照屋次央(つぐひさ)さん(85)=浦添市=が住んでいた本部町伊豆味に日本軍の独立混成第44旅団第2歩兵隊(国頭支隊、通称宇土部隊)の本部が置かれたのは、1944年10月のことです。その後、集落の雰囲気は変わっていきます。
宇土武彦支隊長は伊豆味集落内の民家に滞在していました。父の忠次郎さんが「沖縄県史」に残した証言では「閑静な伊豆味の村が、すっかり殺伐たる兵隊の町に変貌を遂げてしまった」といいます。宇土支隊長は「ほとんど毎日のように酒色に耽(ふけ)っていた」という態度でした。

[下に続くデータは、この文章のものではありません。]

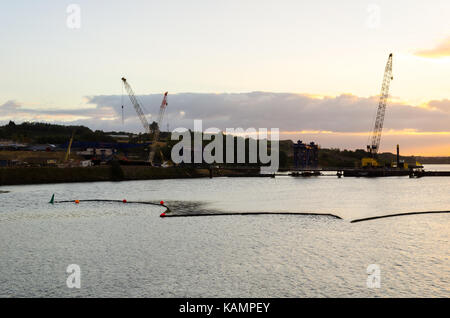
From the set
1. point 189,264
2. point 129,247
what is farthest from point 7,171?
point 189,264

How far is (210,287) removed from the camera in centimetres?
3300

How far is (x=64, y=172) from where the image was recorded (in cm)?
19288

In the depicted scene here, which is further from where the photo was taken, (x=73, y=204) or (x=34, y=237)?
(x=73, y=204)

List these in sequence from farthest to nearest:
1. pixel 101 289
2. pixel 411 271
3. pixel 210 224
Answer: pixel 210 224 → pixel 411 271 → pixel 101 289

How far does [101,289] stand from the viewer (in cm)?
3244

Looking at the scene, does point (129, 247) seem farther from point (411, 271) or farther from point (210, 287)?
point (411, 271)

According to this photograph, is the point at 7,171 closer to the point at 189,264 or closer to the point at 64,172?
the point at 64,172

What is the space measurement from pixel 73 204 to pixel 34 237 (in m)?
43.7
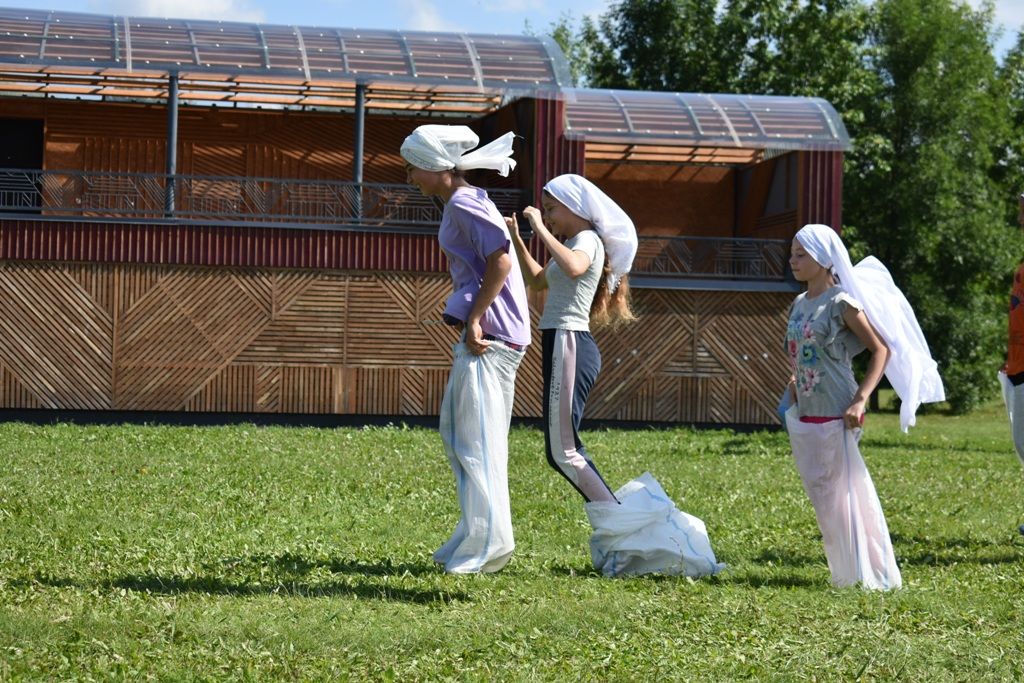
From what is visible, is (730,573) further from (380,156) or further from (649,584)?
(380,156)

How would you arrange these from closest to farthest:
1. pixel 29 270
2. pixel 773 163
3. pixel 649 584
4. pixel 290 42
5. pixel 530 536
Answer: pixel 649 584, pixel 530 536, pixel 29 270, pixel 290 42, pixel 773 163

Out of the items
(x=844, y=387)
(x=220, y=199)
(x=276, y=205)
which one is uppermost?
(x=844, y=387)

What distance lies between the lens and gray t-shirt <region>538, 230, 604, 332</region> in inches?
275

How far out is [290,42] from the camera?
21.4 meters

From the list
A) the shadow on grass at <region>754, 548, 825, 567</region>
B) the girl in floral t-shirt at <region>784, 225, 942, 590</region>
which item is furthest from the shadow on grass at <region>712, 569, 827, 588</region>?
the shadow on grass at <region>754, 548, 825, 567</region>

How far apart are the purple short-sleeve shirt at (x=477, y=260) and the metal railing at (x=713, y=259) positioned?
1513 cm

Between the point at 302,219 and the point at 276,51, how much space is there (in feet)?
8.34

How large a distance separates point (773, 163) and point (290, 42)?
8.22 meters

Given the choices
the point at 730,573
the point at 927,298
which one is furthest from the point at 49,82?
the point at 927,298

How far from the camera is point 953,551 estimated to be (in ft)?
28.3

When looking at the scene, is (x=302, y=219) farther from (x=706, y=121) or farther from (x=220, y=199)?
(x=706, y=121)

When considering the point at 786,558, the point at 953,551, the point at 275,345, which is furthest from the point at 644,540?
the point at 275,345

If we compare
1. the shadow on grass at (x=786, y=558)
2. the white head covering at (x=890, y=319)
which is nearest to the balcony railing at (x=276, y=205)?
the shadow on grass at (x=786, y=558)

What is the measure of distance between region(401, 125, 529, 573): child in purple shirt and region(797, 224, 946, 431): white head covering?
149 cm
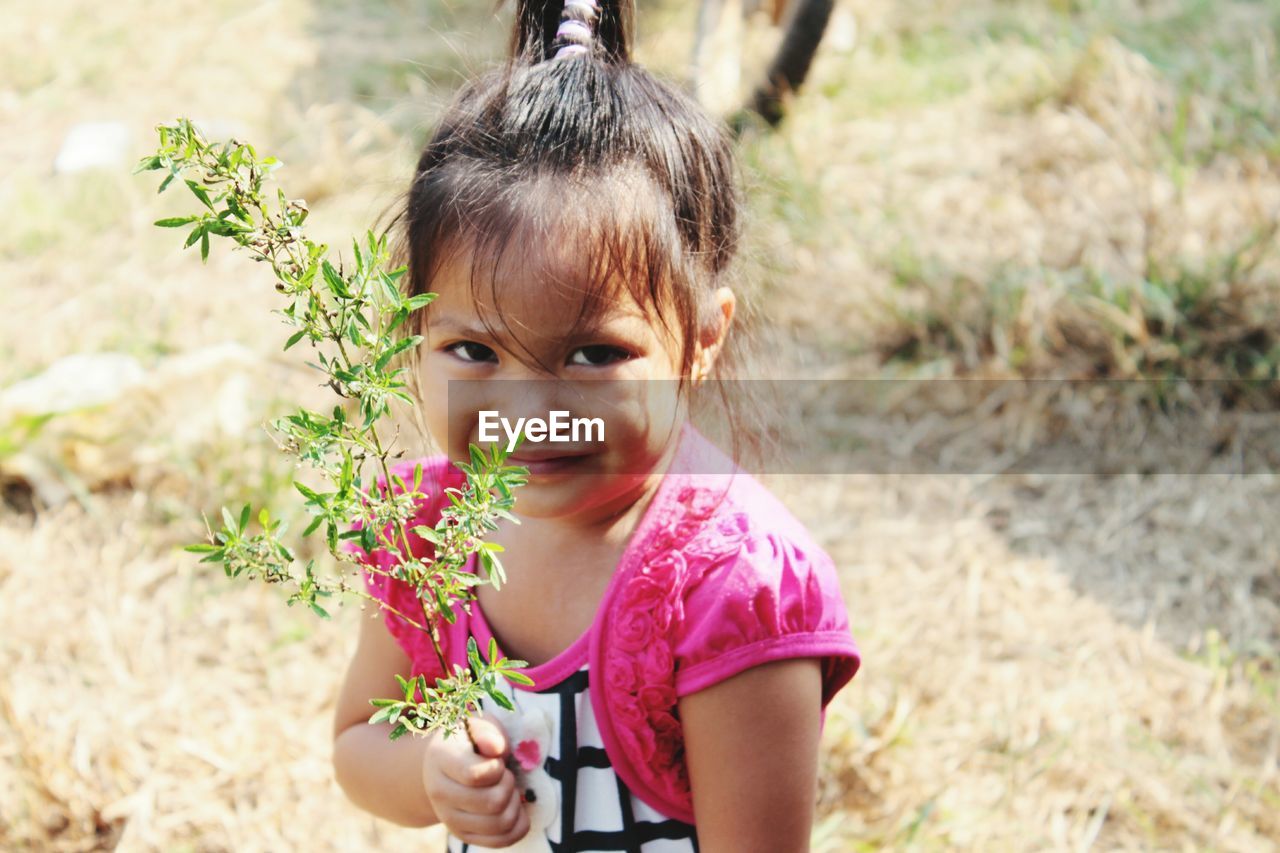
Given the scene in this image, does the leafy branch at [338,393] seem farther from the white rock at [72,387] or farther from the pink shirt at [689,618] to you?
the white rock at [72,387]

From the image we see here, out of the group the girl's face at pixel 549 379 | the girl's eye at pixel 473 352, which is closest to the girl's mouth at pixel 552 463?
the girl's face at pixel 549 379

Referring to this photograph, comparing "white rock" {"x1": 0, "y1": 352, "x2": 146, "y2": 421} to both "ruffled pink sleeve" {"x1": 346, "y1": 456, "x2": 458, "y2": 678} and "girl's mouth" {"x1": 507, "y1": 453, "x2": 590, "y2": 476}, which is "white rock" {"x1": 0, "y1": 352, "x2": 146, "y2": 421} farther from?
"girl's mouth" {"x1": 507, "y1": 453, "x2": 590, "y2": 476}

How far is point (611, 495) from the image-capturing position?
4.49 feet

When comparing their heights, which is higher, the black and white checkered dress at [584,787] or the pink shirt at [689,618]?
the pink shirt at [689,618]

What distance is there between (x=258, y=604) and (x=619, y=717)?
1.46m

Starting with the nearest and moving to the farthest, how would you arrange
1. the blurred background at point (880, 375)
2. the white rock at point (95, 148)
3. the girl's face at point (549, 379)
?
the girl's face at point (549, 379) < the blurred background at point (880, 375) < the white rock at point (95, 148)

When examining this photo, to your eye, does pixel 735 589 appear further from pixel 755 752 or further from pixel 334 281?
pixel 334 281

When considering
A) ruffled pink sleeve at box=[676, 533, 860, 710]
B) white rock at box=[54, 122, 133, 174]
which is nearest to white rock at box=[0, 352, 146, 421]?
white rock at box=[54, 122, 133, 174]

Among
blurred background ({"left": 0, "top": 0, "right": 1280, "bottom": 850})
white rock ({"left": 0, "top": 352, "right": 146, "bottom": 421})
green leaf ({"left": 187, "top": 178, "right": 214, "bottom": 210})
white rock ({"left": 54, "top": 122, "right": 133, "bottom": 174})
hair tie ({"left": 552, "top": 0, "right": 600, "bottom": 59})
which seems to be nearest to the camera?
green leaf ({"left": 187, "top": 178, "right": 214, "bottom": 210})

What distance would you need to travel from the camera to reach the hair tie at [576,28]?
139 centimetres

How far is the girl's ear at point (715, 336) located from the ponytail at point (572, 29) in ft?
0.98

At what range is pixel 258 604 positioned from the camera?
261 cm

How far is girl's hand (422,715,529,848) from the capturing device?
1282 mm

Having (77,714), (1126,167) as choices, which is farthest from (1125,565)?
(77,714)
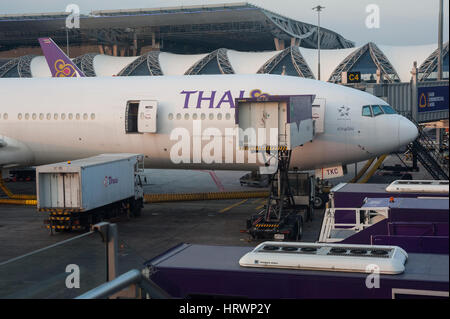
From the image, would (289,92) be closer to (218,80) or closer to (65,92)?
(218,80)

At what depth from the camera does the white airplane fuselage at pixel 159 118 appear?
82.6ft

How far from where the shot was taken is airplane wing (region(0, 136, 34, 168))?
91.5ft

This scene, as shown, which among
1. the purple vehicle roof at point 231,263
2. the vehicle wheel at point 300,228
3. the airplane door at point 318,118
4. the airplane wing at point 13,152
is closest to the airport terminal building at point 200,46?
the airplane door at point 318,118

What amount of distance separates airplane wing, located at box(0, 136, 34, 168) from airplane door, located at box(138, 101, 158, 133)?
20.5 ft

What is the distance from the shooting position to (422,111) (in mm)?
36594

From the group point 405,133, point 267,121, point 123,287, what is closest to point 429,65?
point 405,133

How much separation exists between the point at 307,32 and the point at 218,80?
97.2m

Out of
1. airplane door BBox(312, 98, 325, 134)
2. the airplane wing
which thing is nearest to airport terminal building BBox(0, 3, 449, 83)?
airplane door BBox(312, 98, 325, 134)

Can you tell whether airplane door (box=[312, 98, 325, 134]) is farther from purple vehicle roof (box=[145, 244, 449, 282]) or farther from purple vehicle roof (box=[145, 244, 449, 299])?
purple vehicle roof (box=[145, 244, 449, 299])

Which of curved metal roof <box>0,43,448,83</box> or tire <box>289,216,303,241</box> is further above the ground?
curved metal roof <box>0,43,448,83</box>

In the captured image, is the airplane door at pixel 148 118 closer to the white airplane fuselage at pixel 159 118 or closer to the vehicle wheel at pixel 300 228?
the white airplane fuselage at pixel 159 118

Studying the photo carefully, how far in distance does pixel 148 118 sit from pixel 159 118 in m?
0.54

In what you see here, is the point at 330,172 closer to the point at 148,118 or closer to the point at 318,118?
the point at 318,118
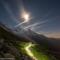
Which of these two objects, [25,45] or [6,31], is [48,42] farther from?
[6,31]

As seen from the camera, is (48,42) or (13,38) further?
(48,42)

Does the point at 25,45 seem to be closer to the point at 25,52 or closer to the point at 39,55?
the point at 25,52

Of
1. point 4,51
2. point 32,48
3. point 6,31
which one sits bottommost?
point 4,51

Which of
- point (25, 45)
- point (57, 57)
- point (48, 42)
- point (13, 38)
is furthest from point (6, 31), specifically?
point (57, 57)

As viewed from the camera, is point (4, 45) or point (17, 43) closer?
point (4, 45)

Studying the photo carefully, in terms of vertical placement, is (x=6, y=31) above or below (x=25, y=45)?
above

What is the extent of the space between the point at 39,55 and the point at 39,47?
0.43 m

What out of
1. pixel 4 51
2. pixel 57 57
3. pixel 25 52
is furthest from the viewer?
pixel 57 57

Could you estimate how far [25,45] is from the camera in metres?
8.26

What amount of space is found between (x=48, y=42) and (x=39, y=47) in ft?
1.96

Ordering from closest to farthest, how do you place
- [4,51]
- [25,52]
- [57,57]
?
[4,51] < [25,52] < [57,57]

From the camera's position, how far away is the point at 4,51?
736 cm

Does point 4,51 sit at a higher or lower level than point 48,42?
lower

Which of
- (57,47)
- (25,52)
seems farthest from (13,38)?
(57,47)
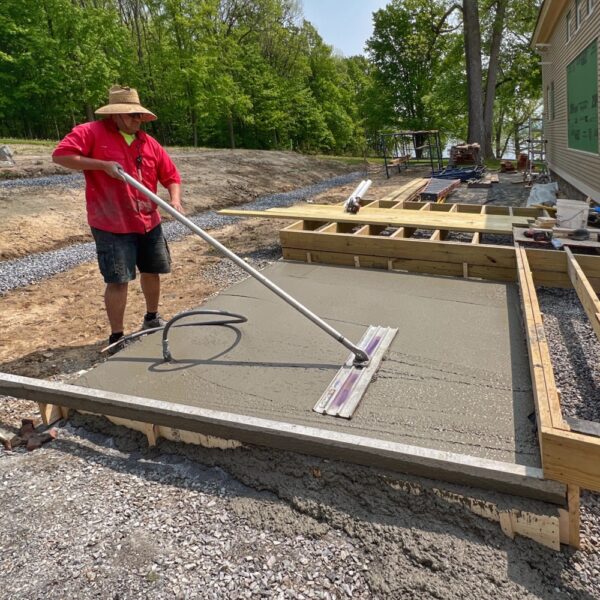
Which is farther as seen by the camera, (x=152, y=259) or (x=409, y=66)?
(x=409, y=66)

伊豆味には「慰安所」が置かれました。次央さんは「われわれが勉強していた公民館も慰安所になった。兵隊が一列に並んでいました」と語ります。
「慰安所」の女性について忠次郎さんは「辻遊郭から連れて来られたジュリグワ(遊女)たちであった」と証言しています。次央さんは「朝鮮の女性がいた」と話し、「兵隊がコンドームを捨てるでしょ。僕らは風船のように膨らませて遊んだよ」と振り返ります。
伊豆味には「軍夫」として重労働を強いられた朝鮮の男性もいました。
「荷物運びをさせられていました。腹が減っていたんでしょう。イモをもらいにきていました。大人たちは朝鮮人のことを『朝鮮ピー』といって非常にばかにしていました」と次央さんは話します。